Challenges
1) In the elephant interview, rewrite the passage that begins at "POOLE: Yeah. You" and ends after "I don’t know.", changing "posture" to "gesture".
2) In the elephant interview, what name does Poole give to the wavy-sounding call an elephant makes when it is complaining?

Text passage
═══

POOLE: Well, perhaps it’s a mistake to anthropomorphize animals that don’t have those capabilities. But if you know that the animal you study is capable of empathy—which we know—and some of these other emotions then I have no problem whatsoever. Now, I’m not saying that the love they feel is exactly the same as the love we feel. But I’m absolutely convinced they feel you know, they feel elephantine grief and elephantine love and joy.
GUTIERREZ: Right, right. You have this whole ethogram, which is a sort of dictionary of elephant words and phrases.
POOLE: Yeah. You know What does it mean when an elephant swings its foot or folds its ears or, you know, raises its head. Over time, one begins to have a pretty clear idea of what it all means in different contexts. You know, like us, depending on the context, something that is said or a certain posture can have a different meaning.
GUTIERREZ: Could you teach me a few elephant words? Maybe that’s a weird question, but I don’t know.
POOLE: As in kind of vocalizations? You mean their calls?
GUTIERREZ: Sure.
POOLE: OK. Well. Hmm. How can I do? I mean the rumbles. There are many, many different kinds of rumbles. But the rumbles are the very low frequency calls and adult elephants, the rumbles all contain frequencies below the level of human hearing. Some of them are completely inaudible to us. Most of those calls are distant elephants calling. So the elephants would hear those elephants calling, but I wouldn’t.
GUTIERREZ: This is a contact rumble.
(contact rumble)
POOLE: You know, calves have calls that mean I want to suckle. And if mum doesn’t stop and put her leg forward, then those calls escalate and get louder, more insistent, more complaining. And, you know, we can hear in one another’s voices whether we’re annoyed or complaining. And same with elephants. So I can hear when an elephant is complaining about something and I call it a grumble rumble, it tends to be woo-woo-woo-woo. So it has a kind of a wavy sound to it. If they’re very distressed, like if they’re being comforted after something really bad has happened, then it’s—I call it a baroo rumble—whoa. That’s usually calves but you know adults as well can can make those calls. And then there are trumpets. Many different trumpets. So one would think that trumpets are just trumpets, you know, but actually they have very different sounds to them. So a trumpet blast when an elephant is trying to chase a predator, for instance. It’s much longer and, you know, really like a blast. Whereas a play trumpet is brrup, brrup you know, kind of much—and they’re usually running when they’re playing. And so it can be pulsated. They make these very funny nasal play trumpets that are well, it’s like a very large man blowing his nose. I love the nasal trumpet.

═══

Data supplied
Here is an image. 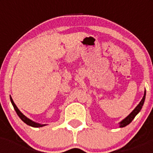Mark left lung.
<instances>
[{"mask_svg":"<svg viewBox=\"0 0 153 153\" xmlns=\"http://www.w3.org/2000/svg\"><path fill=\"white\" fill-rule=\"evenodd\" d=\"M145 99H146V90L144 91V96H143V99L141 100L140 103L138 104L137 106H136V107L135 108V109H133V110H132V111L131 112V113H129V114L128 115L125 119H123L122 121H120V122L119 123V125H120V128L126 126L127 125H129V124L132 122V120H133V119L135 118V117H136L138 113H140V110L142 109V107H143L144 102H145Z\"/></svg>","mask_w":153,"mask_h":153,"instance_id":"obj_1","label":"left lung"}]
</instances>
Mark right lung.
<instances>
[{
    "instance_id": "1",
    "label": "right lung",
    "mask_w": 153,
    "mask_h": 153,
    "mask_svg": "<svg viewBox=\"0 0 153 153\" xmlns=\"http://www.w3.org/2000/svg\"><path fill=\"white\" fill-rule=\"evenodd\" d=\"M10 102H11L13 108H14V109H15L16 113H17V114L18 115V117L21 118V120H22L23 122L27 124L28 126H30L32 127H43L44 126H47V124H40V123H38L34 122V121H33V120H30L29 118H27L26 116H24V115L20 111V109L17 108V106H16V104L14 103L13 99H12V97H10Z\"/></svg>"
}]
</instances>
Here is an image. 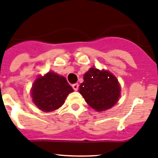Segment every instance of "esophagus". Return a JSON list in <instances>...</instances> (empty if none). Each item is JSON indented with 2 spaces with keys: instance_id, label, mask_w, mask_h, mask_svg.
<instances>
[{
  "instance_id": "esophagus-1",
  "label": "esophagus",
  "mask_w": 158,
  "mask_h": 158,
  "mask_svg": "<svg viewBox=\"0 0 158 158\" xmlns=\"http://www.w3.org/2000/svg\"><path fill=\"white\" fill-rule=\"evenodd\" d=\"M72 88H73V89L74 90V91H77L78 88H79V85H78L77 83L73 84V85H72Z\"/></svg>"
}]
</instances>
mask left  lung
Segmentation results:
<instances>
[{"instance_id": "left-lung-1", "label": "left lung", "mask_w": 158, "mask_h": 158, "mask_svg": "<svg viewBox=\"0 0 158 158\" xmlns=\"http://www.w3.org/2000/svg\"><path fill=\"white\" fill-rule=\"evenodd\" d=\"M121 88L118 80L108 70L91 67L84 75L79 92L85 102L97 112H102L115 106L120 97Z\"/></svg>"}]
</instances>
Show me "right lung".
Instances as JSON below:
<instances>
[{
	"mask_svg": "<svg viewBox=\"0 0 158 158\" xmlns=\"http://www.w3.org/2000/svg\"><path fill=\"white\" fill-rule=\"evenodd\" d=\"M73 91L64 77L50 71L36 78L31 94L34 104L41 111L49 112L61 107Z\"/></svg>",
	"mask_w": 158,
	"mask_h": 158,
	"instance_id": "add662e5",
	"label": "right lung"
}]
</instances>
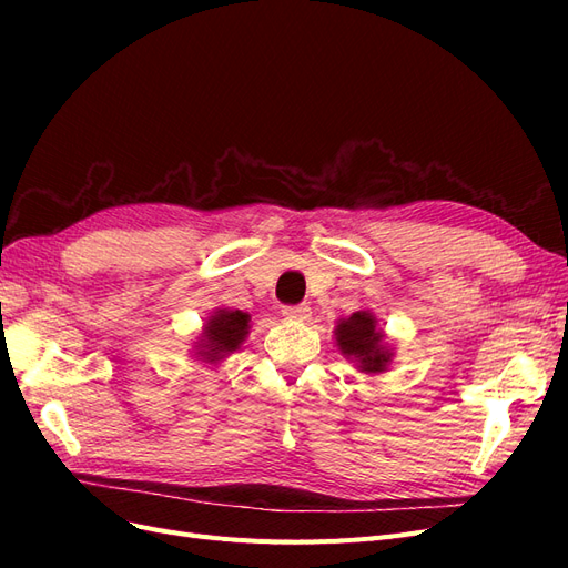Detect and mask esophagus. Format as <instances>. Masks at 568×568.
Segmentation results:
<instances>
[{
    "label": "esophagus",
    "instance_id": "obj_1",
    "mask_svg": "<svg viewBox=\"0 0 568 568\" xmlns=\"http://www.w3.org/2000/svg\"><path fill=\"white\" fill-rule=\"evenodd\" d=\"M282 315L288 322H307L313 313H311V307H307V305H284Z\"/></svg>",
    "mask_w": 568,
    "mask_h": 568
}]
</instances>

═══

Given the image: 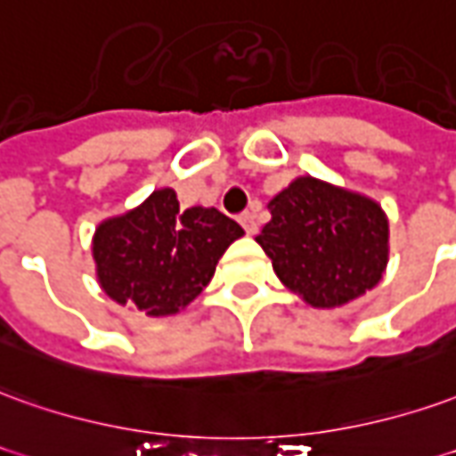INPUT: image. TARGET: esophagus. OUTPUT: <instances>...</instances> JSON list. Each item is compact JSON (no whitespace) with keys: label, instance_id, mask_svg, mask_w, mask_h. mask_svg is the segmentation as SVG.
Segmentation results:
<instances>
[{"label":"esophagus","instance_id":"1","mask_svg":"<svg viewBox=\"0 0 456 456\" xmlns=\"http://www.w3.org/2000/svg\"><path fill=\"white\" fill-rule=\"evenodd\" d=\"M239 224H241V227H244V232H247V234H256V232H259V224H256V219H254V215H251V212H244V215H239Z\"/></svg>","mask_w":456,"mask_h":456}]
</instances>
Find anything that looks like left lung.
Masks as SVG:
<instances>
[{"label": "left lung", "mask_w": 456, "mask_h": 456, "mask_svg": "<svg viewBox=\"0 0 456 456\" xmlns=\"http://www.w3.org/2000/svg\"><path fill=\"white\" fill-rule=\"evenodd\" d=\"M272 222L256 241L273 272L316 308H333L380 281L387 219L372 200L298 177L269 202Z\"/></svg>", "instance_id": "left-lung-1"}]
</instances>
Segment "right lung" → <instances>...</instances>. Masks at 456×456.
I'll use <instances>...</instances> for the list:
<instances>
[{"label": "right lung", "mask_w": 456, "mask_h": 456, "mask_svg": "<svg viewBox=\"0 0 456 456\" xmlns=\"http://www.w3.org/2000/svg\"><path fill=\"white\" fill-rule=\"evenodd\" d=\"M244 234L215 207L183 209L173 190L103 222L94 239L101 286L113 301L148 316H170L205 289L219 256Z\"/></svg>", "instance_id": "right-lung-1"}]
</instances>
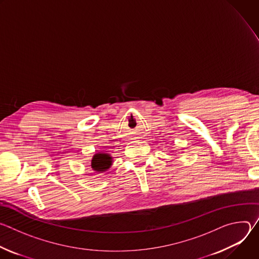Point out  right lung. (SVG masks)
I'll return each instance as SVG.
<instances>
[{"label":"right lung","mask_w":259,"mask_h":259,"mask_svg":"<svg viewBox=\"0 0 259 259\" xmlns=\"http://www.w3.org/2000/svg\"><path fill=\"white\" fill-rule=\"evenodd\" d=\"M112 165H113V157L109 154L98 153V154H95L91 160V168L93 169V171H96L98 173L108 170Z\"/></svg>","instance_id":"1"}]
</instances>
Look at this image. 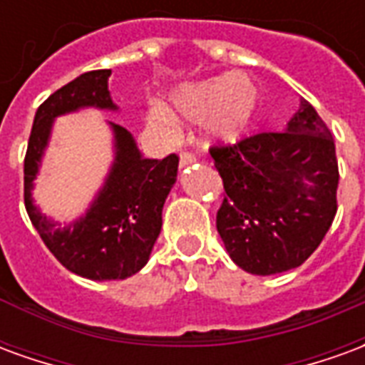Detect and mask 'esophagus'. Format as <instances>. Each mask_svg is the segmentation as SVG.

═══

Solutions to the tasks
1)
POOLE: Yeah. You know What does it mean when an elephant swings its foot or folds its ears or, you know, raises its head. Over time, one begins to have a pretty clear idea of what it all means in different contexts. You know, like us, depending on the context, something that is said or a certain gesture can have a different meaning.
GUTIERREZ: Could you teach me a few elephant words? Maybe that’s a weird question, but I don’t know.

2) A grumble rumble.